## Problem to work on:
According to the fashion show review, what did Emilio Pucci design in 1971?

## Given passage:
The moon was actually one of Miceli’s references for the collection. In 1971, Emilio Pucci, who didn’t lack multitasking curiosity, designed a patch the astronauts of the Apollo 15 moon mission wore on their uniforms. Picking up on the theme, she worked on translucent, iridescent crackle textures, having silk twill laminated with a layer of golden foil, or ripstop treated to a frosted effect. The shimmering fabrics were rendered into a series of round-shaped, balloon silhouettes that paid homage to the Space-Age look Pucci referenced in the ’60s. They made for the theatrical high note of the see-now, buy-now show, that otherwise pivoted around more cheerfully pragmatic propositions of wardrobe-ready separates, delightful minidresses with raffia feather appliqués, body-con knit looks, and laser-cut washed denim.

Miceli firmly believes that Pucci has to be positioned as the go-to resort label, a game plan that sits well with its colorful, optimistic joie de vivre. While keeping its jet-set allure, she’s opening it up to a wider, more diverse, and younger fan base. The American rappers Ice Spice and Saint JHN, the Korean singer Jeon So-min, and Wednesday actress Emma Meyers were in the audience, clearly captivated by the show’s finale of sexy catsuits in luscious stretch jersey, printed with the archival patterns Miceli had re-colored in a new eye-popping palette. Layered with abundant gold-chain body jewelry, they’d be surefire stage performance material.

Air was another theme Miceli wanted to explore. “We need air, air, air,” she enthused at a preview. “Air—it’s a metaphor for freedom, but it’s also an actual environmental concern.” The show’s first look was a flowing parachute-like caftan printed in the Pucci pesce motifs, worn by a model standing on a canoe slowly making its way on the Arno to the catwalk set on the banks. It was proof of Miceli’s penchant for a good coup-de-théâtre. But she doesn’t like to be labeled. “I don’t want to be stuck in a format,” she said. So who knows what to expect next season from the ebullient Miceli? We’re surely up for more surprises.

## Data block:
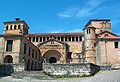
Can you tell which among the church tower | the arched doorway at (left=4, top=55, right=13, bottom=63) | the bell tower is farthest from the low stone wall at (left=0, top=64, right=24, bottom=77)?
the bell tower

## Problem solution:
A patch that the astronauts of the Apollo 15 moon mission wore on their uniforms.